* _Texte cité_:
HEIMAT - Heimat (2016)
Par JOVIAL le 27 Février 2024          Consultée 225 fois

Intrigante, cette pochette. L'original est un tableau d'Alexandre Lobanov, peintre russe interné à vie en hôpital psychiatrique, dont l'œuvre se résume surtout à une série d'autoportraits sur le modèle des icônes révolutionnaires soviétiques. Ici, on devine plutôt une guerrière, peut-être khmère, armée d'un invraisemblable Mosin-Nagant à double-canon, prête à combattre pour sa maison en arrière-plan. Cette maison, c'est sa heimat, terme allemand difficile à traduire en français, désignant à la fois le foyer et la région d'origine, le pays que chacun porte à l'intérieur de soi comme le définissait joliment la linguiste Waltraud Legros. Mais quel est donc ce chez-soi que souhaite défendre les Français d'HEIMAT ? Composé d'Olivier Demeaux, transfuge de CHEVEU, et d'Armelle Oberle, que l'on a notamment entrevue au sein de The DREAMS et BADABOUM, le duo nous fait découvrir une patrie que même les géographes les plus renommés ont bien du mal à localiser.

HEIMAT est un pays tropical. Ne consommez aucune plante, la plupart sont toxiques. Une jungle étouffante recouvre l'ensemble du territoire, seulement trouée de quelques sentiers menant à des pagodes cachées. Soyez attentifs, car quelques vestiges de villas romaines peuvent être observés sous l'épaisse végétation. Les locaux s'expriment volontiers en dialetto, mais préfèrent de loin converser en Platt. Albert Speer y aurait passé des vacances formidables à sa sortie de prison, entre parties de chasse au tigre, visite du Trocadero et prière sur le parvis de Saint-Pierre. Surtout, ne cherchez pas à comprendre, vous vous perdriez encore plus.

Ne cherchez pas non plus à mettre une étiquette sur la musique d'HEIMAT, celle-ci n'a tout simplement pas encore été imaginée, aux confins de la pop, du post-punk et des musiques électronique et ethnique. De son côté, Olivier Demeaux s'est d'abord amusé à découper puis assembler des samples de traditionnels coréens, japonais, laotiens et indonésiens, d'où ces sonorités extrême-orientales qui affleurent partout dès les premières minutes du disque. Passée la porte du studio, Armelle Oberle improvise des textes à la fois en francique lorrain et en dialecte italien, déclamant à la manière d'une Siouxsie-Nico des montagnes du Trentin. Des claviers en mode 8-bit viennent enfin charpenter l'ensemble, le tout calé sur une boîte à rythmes répétitive. Si l'écoute peut légitimement s'avérer déstabilisante au départ, cet album ne quittera bientôt plus votre platine. Il en émane quelque chose d'étourdissant, comme une touffeur soudaine, mais le dosage des loops et des rythmiques est toujours suffisamment intelligent pour ne jamais nous laisser des maux de tête. Les samples apportent une touche exotique qui contraste parfois avec la dureté des arrangements électroniques et le chant, sans pour autant nous sembler dissonants.

* _Consignes_:
**1.** Redonnez mot pour mot les lignes de la liste, de celle qui contient « What is the distance value » jusqu'à la fin de la liste, ces deux limites comprises. Laissez les images de côté.
**2.** Écrivez la suite de la critique de l'album de HEIMAT, à partir de l'endroit où elle s'arrête.

* _Informations fournies_:
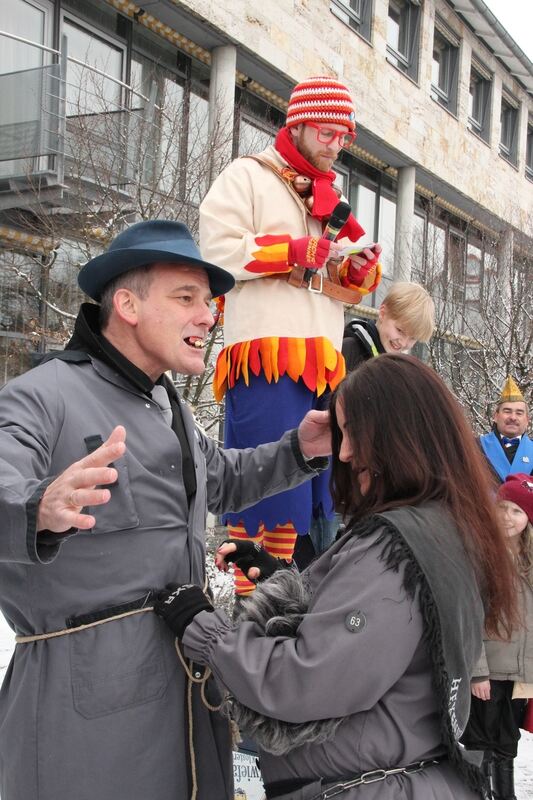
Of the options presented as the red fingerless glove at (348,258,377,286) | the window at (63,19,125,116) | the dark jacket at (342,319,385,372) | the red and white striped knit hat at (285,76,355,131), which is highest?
the window at (63,19,125,116)

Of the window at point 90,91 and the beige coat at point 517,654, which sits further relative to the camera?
the window at point 90,91

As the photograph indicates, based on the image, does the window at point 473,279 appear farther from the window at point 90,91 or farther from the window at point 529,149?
the window at point 529,149

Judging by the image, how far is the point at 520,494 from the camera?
3.51 m

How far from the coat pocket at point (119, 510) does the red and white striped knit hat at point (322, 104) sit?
1799 millimetres

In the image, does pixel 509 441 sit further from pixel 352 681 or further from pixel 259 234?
pixel 352 681

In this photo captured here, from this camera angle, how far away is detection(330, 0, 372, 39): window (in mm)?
14430

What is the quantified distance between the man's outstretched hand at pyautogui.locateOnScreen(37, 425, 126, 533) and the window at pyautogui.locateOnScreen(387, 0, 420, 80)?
16.6 m

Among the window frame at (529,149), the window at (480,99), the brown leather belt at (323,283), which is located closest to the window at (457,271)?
the window at (480,99)

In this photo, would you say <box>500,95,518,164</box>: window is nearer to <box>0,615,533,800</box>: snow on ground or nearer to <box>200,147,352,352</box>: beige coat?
<box>0,615,533,800</box>: snow on ground

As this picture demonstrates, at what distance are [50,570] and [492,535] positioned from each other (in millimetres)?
935

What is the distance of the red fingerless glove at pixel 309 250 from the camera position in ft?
9.29

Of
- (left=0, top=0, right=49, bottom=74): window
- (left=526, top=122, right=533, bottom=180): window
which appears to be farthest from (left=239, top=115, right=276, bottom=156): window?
(left=526, top=122, right=533, bottom=180): window

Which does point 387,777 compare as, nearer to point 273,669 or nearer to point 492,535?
point 273,669


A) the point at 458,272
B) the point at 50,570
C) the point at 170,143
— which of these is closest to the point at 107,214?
the point at 170,143
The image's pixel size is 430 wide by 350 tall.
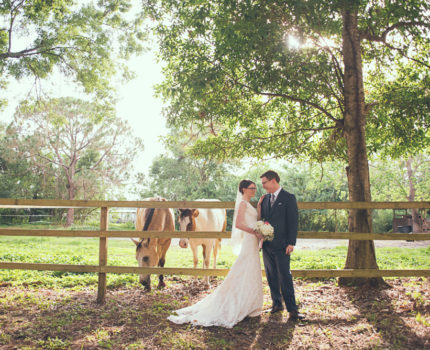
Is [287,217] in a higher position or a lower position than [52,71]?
lower

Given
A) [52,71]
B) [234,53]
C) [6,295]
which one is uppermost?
[52,71]

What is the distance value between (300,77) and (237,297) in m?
4.49

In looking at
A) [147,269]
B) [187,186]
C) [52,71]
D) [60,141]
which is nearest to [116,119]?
[60,141]

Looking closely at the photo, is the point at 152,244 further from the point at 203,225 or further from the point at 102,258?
the point at 203,225

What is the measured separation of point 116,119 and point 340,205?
1089 inches

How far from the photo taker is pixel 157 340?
13.3 ft

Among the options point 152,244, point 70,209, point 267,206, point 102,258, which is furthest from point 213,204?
point 70,209

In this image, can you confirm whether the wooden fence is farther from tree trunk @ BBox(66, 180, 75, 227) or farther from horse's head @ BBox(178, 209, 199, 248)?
tree trunk @ BBox(66, 180, 75, 227)

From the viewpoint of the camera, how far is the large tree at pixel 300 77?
20.5 ft

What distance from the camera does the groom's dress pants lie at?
4.78 m

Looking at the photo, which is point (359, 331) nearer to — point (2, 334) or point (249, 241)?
point (249, 241)

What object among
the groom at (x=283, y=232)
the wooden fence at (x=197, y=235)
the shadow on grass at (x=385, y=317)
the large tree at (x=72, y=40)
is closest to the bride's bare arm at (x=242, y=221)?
the groom at (x=283, y=232)

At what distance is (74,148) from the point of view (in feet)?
96.3

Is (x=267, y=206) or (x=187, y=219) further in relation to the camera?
(x=187, y=219)
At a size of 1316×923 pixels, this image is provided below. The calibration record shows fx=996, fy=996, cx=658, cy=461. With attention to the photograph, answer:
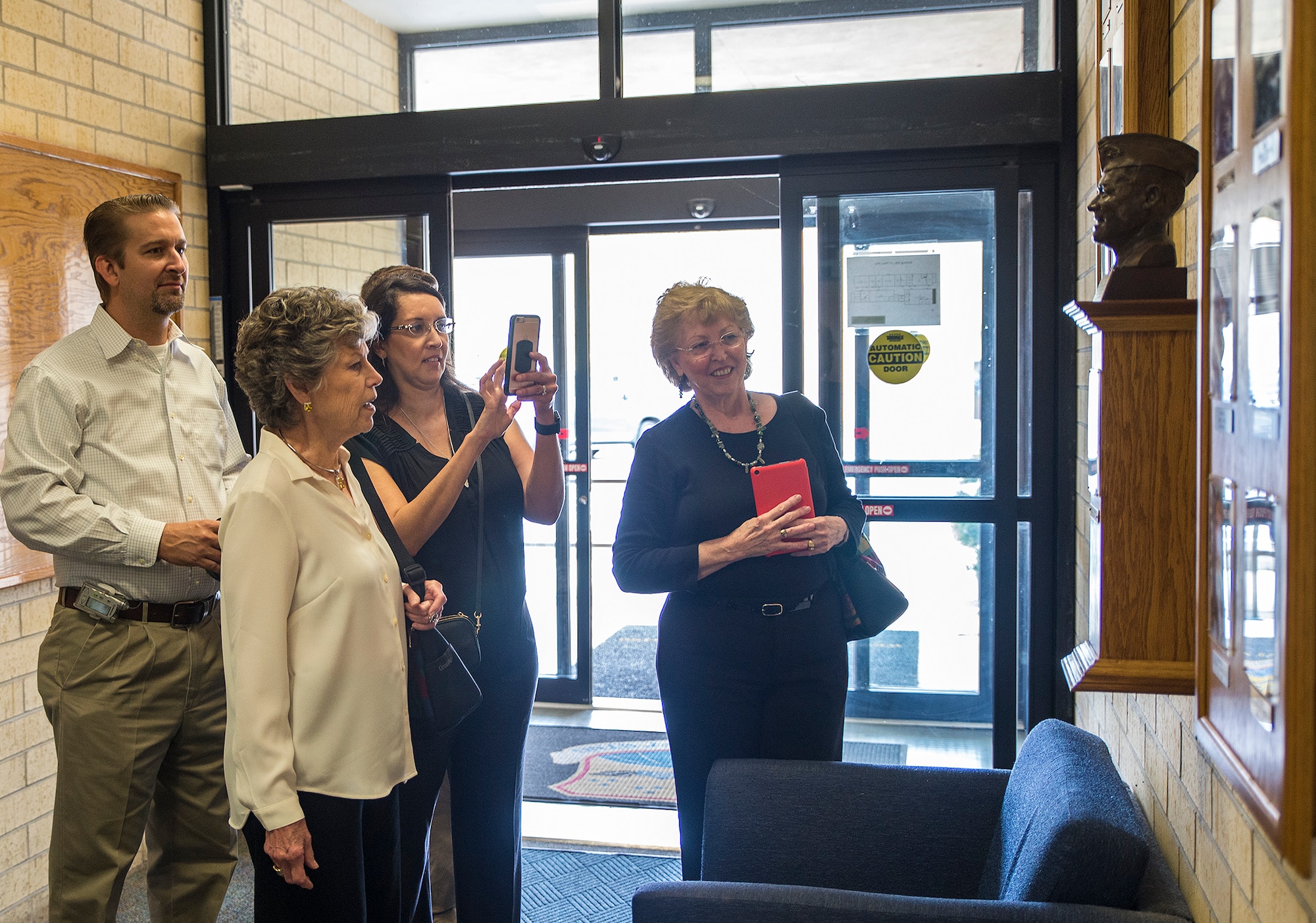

* _Réponses_:
**1.**
What is the distance value between (300,77) and (237,297) in m?
4.49

In looking at
A) [147,269]
B) [187,186]
C) [52,71]
D) [60,141]
which is nearest to [116,119]?
[60,141]

Looking closely at the photo, is the point at 152,244 further from the point at 203,225 or further from the point at 102,258?
the point at 203,225

What is the measured separation of point 116,119 and point 340,205?
1089 inches

How far from the photo taker is pixel 157 340?
13.3 ft

Among the options point 152,244, point 70,209, point 267,206, point 102,258, which is furthest from point 213,204?
point 70,209

In this image, can you confirm whether the wooden fence is farther from tree trunk @ BBox(66, 180, 75, 227) or farther from horse's head @ BBox(178, 209, 199, 248)?
tree trunk @ BBox(66, 180, 75, 227)

From the viewpoint of the camera, how far is the large tree at pixel 300 77?
20.5 ft

What distance from the camera does the groom's dress pants lie at?
4.78 m

Looking at the photo, which is point (359, 331) nearer to — point (2, 334) or point (249, 241)?
point (249, 241)

What object among
the groom at (x=283, y=232)
the wooden fence at (x=197, y=235)
the shadow on grass at (x=385, y=317)
the large tree at (x=72, y=40)
is closest to the bride's bare arm at (x=242, y=221)?
the groom at (x=283, y=232)

At what distance is (74,148) from the point of view (in feet)?
96.3

Is (x=267, y=206) or (x=187, y=219) further in relation to the camera?
(x=187, y=219)
At a size of 1316×923 pixels, this image is provided below. The calibration record shows fx=996, fy=996, cx=658, cy=461. With attention to the photograph, answer:

**2.**
Heimat surprend par la cohérence de son art et la richesse de ses ambiances. Du rythme en guise d'amuse-gueule, avec "Weider Ja!" et "Dein Archiketk", excellentes entrées en matière, parfaits exemples de cette association improbable du gamelan et d'une langue germanique, tous deux réunis sous l'égide de l'électronique. "Pompei" réadapte la formule, lui conférant encore plus de vigueur, sous forme d'une marche glorieuse dans les ruines illuminées. On prend aussi sa claque sur "Tot und Hoch" à l'impressionnante montée en puissance, nous laissant frissonnant, tout juste prêt alors que "Trocadero" enchaîne, plus profonde, magnifique même, tandis que des violons répondent au chant d'Armelle.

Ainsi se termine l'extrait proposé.